§ **Página**

- - -

18.º (…) o agregado familiar do requerido ampliou, mantendo outros 3 menores a seu cargo, (…) [e] o requerido perdeu o emprego que lhe permitira acordar como fez em sede de divórcio, passando a auferir um rendimento muito mais reduzido. (…)
32.º Ao não se pronunciar sobre o pedido de realização da conferência de pais, a douta sentença deixou de se pronunciar sobre uma questão fundamental na proteção dos interesses da menor, e logrou qualquer possibilidade de acordo entre os respetivos progenitores no sentido de obter uma decisão judicial que ratificasse uma realidade que decorreu durante mais de 10 anos sem qualquer oposição.
33.º (…) ao não reconhecer a concreta e efetiva alteração dos pressupostos que determinaram a medida dos alimentos fixada em sede de processo de divórcio, há mais de 11 anos, nomeadamente a alteração da capacidade do requerido em cumprir com o valor dos alimentos aí fixada, e as concretas necessidades da menor, que com o valor mensal de 150,00 € (…), pago pelo requerido durante mais de 10 anos, sempre foram supridas, com o reconhecimento tácito por parte da requerente, a douta sentença recorrida padece de um erro de julgamento, não dando como provados factos relevantes para a boa decisão da causa.
Termos em que se requer a V. Exas. que seja dado provimento ao presente Recurso, por provado e, em consequência, sejam reconhecidas as nulidades da douta sentença proferida, ao decidir em objeto diverso do pedido apresentado pela requerente, e ao não se pronunciar sobre o pedido de realização da conferência de pais peticionada pelo requerido, para os efeitos previstos no n.º 4 do artigo 41.º do Regime Geral do Processo Tutelar Cível, nos termos do disposto no artigo 615.º n.º 1, al. e) e d) do Código de Processo Civil, que se arguem para todos os efeitos legais, devendo a sentença ser revogada e substituída por outra que, determinando o prosseguimento dos autos, convoque os progenitores para a conferência de pais, nos termos requeridos.

- - -

(Registos de anotação de contornos)
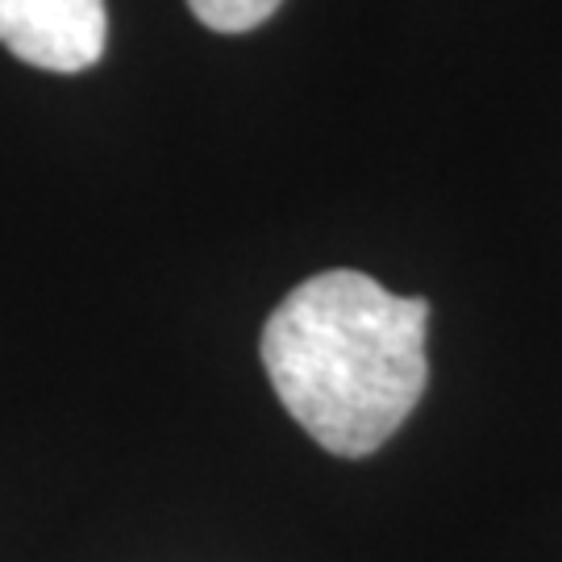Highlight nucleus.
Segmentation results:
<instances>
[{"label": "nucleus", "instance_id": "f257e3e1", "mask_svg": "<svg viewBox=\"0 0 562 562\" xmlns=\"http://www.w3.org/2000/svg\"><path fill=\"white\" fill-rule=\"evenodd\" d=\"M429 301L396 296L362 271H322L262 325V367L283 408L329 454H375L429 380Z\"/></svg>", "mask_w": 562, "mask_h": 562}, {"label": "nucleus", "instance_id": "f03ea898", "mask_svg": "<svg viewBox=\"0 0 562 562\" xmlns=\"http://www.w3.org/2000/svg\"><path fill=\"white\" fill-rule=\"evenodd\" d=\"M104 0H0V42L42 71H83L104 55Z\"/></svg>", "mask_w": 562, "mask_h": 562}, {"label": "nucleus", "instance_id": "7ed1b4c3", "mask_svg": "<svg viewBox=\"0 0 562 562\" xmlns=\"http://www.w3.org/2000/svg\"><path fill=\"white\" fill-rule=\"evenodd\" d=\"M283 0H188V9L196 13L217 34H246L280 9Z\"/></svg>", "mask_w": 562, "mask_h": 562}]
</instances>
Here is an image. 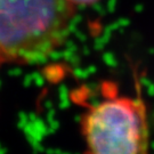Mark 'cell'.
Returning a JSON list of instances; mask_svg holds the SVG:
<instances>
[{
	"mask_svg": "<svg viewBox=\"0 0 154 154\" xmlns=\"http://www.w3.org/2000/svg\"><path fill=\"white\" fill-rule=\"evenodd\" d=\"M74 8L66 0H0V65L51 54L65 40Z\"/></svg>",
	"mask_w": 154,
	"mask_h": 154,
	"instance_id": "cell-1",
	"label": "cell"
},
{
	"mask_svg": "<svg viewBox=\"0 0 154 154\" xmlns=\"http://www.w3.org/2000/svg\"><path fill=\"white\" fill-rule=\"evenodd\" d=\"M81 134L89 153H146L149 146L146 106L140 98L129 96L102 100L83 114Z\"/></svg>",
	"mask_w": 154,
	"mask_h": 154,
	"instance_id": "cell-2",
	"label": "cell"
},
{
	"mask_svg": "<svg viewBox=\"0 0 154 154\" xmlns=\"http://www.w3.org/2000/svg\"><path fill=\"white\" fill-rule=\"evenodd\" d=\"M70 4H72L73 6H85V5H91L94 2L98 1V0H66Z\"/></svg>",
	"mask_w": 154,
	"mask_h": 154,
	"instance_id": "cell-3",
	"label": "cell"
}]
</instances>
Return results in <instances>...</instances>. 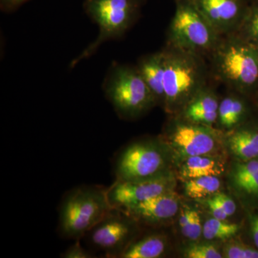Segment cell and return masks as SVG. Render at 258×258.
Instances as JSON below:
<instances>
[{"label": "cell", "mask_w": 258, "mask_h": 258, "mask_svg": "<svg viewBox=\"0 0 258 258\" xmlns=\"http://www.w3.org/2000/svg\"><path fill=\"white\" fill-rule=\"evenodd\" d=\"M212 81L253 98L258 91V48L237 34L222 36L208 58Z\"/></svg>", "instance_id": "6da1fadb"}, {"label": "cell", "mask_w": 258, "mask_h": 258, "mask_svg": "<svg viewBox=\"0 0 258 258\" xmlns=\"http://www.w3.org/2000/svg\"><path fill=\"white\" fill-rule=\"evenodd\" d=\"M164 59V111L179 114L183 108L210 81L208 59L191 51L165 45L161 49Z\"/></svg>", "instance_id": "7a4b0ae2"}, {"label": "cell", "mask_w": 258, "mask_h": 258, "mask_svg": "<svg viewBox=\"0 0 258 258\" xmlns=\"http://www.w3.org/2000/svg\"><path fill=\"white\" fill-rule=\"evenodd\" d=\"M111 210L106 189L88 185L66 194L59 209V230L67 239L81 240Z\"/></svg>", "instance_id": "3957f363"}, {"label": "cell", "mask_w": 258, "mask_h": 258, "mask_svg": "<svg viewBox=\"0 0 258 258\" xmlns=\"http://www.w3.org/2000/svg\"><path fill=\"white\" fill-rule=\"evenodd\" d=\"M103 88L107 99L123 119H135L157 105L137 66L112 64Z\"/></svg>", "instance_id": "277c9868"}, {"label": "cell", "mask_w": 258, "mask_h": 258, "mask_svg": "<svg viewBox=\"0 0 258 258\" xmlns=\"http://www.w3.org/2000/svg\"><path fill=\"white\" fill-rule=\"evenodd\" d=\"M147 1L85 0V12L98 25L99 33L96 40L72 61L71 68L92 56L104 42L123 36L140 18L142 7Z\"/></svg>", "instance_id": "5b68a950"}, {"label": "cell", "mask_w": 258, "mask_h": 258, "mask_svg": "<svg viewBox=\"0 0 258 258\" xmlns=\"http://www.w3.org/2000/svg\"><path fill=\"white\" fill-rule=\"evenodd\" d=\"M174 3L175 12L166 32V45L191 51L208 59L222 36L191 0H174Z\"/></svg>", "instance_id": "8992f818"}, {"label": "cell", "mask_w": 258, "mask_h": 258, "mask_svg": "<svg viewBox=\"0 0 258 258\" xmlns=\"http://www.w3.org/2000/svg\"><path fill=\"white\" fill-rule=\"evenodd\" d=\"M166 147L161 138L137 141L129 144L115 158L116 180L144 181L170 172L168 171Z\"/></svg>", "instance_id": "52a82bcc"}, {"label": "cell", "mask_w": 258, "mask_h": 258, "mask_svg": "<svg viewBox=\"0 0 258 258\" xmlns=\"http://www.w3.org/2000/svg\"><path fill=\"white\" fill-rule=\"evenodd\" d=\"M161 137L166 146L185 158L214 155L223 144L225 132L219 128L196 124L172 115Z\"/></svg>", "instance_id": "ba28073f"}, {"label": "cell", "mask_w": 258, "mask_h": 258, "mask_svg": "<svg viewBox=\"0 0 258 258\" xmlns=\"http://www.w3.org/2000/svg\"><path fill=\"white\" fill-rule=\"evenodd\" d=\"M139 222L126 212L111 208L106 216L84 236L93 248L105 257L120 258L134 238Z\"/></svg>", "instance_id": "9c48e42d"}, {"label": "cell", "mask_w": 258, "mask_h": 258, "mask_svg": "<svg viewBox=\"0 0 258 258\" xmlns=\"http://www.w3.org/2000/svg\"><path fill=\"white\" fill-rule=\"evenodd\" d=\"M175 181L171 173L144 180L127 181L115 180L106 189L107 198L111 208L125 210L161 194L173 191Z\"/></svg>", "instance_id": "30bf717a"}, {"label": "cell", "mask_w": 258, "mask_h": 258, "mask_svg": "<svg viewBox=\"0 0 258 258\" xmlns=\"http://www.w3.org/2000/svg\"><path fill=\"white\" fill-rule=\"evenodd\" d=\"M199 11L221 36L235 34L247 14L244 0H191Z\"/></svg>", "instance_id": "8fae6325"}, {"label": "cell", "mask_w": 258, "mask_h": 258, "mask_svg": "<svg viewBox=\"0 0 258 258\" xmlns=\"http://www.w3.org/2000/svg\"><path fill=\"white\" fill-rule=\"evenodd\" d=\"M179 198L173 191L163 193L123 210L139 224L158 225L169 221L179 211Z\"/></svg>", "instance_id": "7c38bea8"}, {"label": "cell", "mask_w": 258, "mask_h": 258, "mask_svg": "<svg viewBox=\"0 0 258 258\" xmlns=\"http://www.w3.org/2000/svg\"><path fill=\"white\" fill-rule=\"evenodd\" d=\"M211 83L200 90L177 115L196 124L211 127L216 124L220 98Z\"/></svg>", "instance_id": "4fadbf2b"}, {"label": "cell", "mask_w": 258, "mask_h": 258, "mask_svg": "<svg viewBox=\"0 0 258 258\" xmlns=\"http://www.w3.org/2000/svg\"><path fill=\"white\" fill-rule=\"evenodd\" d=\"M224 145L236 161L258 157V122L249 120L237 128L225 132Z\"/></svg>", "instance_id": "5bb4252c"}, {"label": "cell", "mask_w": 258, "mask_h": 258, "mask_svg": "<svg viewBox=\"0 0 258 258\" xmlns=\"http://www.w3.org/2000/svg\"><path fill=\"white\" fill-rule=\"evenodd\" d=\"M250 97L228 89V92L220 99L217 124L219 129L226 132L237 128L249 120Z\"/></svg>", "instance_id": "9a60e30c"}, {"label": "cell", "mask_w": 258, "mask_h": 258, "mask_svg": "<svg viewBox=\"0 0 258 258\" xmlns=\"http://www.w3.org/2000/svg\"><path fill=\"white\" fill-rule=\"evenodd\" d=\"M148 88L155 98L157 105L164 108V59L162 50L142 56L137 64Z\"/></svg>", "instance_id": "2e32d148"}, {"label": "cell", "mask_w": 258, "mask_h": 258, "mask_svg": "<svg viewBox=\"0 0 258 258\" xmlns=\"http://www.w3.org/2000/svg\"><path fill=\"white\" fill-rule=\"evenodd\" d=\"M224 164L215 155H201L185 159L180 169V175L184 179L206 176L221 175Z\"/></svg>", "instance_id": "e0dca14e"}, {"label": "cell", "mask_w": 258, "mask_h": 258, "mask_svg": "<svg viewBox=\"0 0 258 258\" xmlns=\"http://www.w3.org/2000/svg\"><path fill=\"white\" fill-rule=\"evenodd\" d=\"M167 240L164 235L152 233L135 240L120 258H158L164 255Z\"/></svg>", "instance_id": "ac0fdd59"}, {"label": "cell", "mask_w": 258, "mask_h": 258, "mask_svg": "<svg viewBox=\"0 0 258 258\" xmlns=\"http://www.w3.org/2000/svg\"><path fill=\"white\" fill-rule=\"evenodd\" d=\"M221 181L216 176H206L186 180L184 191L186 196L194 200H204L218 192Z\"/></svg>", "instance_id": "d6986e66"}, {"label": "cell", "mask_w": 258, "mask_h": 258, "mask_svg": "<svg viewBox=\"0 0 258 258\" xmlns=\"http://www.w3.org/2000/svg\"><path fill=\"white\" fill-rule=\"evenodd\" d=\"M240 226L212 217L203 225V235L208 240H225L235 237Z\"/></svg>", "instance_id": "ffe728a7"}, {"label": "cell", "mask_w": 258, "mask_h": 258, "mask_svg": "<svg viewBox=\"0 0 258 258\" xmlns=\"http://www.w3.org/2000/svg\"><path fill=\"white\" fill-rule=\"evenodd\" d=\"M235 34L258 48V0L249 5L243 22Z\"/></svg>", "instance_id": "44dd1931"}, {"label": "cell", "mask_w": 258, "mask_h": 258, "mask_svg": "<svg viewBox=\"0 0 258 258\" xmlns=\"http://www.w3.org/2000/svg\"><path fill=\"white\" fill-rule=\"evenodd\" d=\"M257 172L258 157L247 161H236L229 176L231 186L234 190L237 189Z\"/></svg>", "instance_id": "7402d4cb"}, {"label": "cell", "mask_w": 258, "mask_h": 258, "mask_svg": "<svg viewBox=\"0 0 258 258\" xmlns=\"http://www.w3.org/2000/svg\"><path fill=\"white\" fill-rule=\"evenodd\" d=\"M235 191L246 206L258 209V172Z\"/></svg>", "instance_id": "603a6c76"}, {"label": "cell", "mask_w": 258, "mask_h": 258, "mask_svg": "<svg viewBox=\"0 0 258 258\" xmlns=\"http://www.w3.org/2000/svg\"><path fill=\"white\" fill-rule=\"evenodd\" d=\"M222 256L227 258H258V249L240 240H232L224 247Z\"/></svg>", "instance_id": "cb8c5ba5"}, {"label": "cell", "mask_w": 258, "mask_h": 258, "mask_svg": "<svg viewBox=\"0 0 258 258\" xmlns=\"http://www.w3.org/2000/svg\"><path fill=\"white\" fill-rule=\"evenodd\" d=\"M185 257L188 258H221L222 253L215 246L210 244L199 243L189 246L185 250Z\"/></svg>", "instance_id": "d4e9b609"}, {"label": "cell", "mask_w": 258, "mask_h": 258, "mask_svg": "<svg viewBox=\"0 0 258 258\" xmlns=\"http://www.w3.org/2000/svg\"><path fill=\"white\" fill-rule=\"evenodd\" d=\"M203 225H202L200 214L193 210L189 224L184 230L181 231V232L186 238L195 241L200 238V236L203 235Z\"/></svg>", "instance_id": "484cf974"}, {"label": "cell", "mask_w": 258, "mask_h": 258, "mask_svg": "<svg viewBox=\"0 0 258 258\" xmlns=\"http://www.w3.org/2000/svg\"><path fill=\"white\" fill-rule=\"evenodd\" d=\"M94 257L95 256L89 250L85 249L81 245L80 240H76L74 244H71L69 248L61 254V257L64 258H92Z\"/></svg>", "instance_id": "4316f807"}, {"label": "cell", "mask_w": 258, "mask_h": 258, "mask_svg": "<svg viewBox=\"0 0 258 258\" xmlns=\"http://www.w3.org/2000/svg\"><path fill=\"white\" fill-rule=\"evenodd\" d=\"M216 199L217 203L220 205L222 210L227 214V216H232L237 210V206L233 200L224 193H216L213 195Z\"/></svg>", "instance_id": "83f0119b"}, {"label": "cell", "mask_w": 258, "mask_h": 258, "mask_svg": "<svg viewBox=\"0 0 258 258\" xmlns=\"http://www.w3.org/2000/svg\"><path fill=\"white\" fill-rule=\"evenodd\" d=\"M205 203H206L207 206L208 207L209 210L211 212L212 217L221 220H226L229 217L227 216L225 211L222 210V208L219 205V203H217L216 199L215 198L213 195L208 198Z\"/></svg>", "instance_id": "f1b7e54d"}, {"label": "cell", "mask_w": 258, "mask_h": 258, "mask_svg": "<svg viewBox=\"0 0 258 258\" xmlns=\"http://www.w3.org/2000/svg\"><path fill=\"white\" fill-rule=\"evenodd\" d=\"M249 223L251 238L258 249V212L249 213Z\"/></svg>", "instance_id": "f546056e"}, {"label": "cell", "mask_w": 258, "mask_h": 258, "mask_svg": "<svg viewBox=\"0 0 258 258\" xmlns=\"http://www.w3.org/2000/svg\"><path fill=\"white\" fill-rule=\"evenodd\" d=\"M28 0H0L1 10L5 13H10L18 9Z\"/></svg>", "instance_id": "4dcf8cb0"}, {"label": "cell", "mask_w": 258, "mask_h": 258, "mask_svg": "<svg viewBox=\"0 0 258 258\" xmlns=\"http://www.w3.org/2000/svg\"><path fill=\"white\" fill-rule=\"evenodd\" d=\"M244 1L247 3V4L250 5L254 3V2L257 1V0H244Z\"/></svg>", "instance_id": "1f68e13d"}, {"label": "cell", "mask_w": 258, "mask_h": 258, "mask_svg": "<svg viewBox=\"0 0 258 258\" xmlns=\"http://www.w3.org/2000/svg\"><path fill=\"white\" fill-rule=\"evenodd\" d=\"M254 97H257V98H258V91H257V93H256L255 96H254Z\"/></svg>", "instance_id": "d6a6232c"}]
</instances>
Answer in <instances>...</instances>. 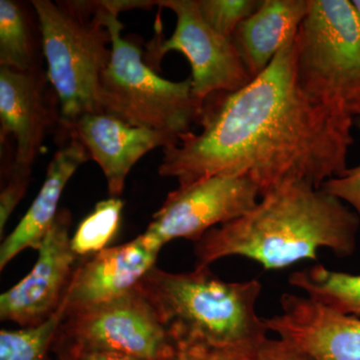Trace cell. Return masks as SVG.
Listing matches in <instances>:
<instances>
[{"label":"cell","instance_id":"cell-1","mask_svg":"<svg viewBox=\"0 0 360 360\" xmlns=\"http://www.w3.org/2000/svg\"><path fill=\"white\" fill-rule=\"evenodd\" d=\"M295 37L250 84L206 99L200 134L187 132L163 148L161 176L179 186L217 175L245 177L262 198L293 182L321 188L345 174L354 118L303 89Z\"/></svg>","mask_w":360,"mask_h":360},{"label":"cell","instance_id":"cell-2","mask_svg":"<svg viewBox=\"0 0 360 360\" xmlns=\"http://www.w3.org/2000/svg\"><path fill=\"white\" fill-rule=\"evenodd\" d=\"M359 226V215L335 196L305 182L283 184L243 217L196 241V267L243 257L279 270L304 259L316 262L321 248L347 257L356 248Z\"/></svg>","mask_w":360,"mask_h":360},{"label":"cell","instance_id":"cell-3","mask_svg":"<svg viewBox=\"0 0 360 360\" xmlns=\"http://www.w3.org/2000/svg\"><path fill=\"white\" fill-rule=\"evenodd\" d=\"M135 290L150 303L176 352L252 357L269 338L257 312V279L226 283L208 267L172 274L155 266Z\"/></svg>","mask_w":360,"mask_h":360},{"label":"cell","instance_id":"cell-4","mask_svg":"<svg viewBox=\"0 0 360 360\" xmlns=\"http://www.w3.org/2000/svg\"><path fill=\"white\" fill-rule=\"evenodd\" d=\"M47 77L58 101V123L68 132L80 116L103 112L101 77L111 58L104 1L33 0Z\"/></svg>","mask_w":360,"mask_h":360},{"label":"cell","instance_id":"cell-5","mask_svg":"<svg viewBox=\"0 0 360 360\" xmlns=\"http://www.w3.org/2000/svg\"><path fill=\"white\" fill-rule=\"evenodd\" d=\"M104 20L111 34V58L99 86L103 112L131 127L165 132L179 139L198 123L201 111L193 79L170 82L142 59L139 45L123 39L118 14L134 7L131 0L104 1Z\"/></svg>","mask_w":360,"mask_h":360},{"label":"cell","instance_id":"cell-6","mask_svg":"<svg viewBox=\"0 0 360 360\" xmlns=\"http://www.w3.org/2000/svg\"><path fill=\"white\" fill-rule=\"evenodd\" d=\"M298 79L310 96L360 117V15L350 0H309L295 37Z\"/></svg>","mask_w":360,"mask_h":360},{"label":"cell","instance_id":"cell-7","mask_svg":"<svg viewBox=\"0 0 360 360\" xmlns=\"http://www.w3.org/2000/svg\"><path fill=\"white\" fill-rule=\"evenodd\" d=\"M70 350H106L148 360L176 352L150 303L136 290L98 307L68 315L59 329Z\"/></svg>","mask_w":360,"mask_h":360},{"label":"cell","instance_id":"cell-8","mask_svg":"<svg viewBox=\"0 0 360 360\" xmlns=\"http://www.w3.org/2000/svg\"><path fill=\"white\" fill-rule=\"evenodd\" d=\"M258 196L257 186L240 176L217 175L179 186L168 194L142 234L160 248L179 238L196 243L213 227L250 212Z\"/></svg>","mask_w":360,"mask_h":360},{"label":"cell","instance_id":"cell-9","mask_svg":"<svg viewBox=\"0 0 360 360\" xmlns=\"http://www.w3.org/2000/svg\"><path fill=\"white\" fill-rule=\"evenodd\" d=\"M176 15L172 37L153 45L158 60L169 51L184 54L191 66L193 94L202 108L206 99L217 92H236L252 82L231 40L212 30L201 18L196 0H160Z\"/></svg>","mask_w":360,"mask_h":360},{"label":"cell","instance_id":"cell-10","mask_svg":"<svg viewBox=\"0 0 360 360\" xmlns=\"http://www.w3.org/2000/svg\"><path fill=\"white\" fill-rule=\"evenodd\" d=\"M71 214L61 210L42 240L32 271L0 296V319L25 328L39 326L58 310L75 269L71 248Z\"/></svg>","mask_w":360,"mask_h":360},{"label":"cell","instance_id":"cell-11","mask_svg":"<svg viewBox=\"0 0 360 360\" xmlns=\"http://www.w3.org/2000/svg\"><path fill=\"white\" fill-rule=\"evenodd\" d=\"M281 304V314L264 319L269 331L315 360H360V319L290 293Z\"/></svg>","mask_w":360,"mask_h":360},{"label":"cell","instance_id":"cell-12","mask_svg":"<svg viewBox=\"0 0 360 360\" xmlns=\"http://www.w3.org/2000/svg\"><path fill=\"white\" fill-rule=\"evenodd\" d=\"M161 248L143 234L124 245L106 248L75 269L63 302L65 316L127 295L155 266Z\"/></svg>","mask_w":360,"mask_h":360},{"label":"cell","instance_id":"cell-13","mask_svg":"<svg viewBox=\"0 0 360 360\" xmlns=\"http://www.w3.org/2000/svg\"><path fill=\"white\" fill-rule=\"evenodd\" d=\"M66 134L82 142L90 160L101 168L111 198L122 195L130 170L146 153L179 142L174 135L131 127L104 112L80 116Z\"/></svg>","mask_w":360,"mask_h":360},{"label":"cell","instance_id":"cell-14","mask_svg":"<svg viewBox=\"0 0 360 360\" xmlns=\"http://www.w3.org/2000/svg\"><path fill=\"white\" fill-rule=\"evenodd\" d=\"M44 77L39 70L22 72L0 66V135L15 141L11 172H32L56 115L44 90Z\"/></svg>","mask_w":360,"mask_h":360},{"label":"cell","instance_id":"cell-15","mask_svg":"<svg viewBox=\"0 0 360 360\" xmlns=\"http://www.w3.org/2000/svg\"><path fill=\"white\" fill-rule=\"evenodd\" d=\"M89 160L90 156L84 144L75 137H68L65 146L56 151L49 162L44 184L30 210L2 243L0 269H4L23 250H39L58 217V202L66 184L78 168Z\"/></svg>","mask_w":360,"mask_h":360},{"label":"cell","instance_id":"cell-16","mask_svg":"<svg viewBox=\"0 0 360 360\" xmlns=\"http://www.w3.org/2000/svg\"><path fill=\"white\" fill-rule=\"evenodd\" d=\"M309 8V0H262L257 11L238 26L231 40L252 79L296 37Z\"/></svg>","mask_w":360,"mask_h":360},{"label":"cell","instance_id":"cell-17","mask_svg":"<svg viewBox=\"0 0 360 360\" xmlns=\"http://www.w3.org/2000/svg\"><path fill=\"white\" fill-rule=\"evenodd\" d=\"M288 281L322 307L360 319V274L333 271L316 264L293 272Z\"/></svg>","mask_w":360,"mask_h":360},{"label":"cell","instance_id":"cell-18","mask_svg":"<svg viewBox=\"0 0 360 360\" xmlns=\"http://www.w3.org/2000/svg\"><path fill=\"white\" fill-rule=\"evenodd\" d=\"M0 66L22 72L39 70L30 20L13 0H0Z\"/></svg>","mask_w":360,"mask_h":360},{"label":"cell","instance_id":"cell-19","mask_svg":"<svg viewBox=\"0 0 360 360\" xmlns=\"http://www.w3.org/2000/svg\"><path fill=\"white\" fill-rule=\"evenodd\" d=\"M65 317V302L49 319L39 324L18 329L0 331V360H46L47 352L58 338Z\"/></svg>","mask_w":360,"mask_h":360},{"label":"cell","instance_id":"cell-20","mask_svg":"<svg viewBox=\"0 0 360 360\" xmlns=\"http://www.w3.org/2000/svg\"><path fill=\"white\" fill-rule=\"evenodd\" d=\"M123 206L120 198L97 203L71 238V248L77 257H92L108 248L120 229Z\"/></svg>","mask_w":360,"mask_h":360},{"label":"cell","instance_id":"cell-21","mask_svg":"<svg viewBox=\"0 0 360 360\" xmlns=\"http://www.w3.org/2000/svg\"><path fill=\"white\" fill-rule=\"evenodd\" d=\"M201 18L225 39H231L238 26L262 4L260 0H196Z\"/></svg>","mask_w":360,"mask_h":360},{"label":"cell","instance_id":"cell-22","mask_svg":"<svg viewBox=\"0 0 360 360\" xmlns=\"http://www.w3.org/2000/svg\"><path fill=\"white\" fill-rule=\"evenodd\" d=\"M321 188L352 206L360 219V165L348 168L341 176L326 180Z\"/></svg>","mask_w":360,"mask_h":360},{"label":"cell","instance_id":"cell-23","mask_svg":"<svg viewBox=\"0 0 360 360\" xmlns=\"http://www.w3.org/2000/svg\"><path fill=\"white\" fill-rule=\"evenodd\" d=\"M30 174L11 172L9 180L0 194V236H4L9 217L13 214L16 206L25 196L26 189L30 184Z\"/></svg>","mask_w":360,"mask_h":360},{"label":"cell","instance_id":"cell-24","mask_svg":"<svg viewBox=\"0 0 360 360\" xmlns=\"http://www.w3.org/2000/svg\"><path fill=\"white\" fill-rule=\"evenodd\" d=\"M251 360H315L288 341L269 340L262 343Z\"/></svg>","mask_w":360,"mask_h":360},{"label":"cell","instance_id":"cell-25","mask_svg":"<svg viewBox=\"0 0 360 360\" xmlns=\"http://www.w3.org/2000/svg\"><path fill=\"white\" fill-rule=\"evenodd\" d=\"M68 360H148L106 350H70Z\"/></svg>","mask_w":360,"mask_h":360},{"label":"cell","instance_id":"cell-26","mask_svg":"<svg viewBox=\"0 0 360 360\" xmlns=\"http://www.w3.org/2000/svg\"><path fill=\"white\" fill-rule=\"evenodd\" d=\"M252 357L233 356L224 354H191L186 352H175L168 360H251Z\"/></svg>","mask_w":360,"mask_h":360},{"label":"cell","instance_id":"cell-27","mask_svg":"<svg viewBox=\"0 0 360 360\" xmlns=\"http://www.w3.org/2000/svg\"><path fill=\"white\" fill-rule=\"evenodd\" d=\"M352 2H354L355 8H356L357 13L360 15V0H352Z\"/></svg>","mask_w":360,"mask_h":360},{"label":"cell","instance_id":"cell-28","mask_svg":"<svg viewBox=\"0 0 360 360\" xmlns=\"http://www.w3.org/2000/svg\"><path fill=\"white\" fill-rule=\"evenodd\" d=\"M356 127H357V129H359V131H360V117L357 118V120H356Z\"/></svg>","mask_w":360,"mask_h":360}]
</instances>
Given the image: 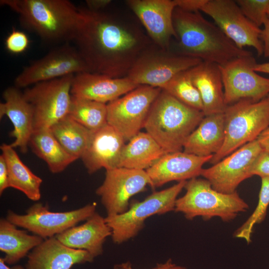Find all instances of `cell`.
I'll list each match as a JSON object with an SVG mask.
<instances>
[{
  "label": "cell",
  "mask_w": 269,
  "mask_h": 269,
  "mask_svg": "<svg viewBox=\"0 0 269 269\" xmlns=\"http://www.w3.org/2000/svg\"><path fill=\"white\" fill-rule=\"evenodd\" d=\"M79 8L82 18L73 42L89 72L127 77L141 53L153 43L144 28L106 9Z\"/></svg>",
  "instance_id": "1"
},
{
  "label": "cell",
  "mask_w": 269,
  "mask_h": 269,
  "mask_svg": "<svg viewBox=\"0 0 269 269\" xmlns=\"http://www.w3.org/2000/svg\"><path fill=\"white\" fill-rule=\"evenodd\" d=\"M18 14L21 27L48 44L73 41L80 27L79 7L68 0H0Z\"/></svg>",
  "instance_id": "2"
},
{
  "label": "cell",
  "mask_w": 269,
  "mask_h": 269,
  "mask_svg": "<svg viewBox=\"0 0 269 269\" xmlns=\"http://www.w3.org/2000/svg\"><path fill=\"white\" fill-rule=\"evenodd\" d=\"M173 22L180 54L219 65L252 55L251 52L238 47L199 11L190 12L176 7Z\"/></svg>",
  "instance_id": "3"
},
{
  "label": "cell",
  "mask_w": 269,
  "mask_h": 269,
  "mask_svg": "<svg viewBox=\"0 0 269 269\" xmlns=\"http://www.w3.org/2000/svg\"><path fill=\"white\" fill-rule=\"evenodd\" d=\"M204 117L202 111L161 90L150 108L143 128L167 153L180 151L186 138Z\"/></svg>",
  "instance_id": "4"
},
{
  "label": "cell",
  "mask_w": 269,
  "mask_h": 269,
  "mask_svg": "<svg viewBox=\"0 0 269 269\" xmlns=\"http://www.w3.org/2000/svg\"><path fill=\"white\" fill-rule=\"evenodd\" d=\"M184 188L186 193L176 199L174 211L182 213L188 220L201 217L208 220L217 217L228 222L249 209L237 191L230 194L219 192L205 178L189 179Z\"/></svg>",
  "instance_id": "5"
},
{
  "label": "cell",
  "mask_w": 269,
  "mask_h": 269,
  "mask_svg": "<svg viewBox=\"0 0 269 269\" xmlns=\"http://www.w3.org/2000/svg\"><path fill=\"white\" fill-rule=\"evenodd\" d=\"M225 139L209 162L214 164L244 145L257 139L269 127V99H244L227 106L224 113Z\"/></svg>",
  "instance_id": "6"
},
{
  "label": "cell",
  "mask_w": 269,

- - -

§ **Instrução 1**
Segundo o recurso, que valor mensal pagou o requerido durante mais de 10 anos?
§ **Instrução 2**
Extraia do recurso, sem alterações, tudo desde "32.º Ao não" até "sem qualquer oposição.".
§ **Instrução 3**
Prossiga o recurso sobre a pensão de alimentos a partir do ponto em que termina.

§ **Resultado 1**
150,00 €.

§ **Resultado 2**
32.º Ao não se pronunciar sobre o pedido de realização da conferência de pais, a douta sentença deixou de se pronunciar sobre uma questão fundamental na proteção dos interesses da menor, e logrou qualquer possibilidade de acordo entre os respetivos progenitores no sentido de obter uma decisão judicial que ratificasse uma realidade que decorreu durante mais de 10 anos sem qualquer oposição.

§ **Resultado 3**
Subsidiariamente, caso assim não se entenda, por dever de patrocínio, requer-se que seja a douta sentença proferida revogada e substituída por outra que, reconhecendo-se a efetiva alteração das circunstâncias que determinam a medida dos alimentos devidos pelo requerido à sua filha menor, EOR, de forma estável e duradoura durante mais de 10 anos, reconhecidas tacitamente pela requerente, determine que o valor da pensão de alimentos efetiva deverá ser fixado em 150,00 € (…) mensais, por durante tal período se ter manifestado corresponder às concretas necessidades da menor e capacidade do requerido em prover ao sustento da mesma.
A apelada contra-alegou, pugnando pela manutenção de decisão do tribunal a quo recorrida.
A.B. Questões que ao tribunal cumpre solucionar
As duas primeiras questões a enfrentar prendem-se com as duas nulidades da sentença arguidas. Segue-se a reapreciação da matéria de facto.
As questões de direito respeitantes ao mérito da causa serão mais desenvolvidamente enunciadas após a reapreciação da matéria de facto, se não se mostrar prejudicada tal enunciação.
                                                  *
B. Fundamentação
B.A. Arguição de nulidades (vícios processuais)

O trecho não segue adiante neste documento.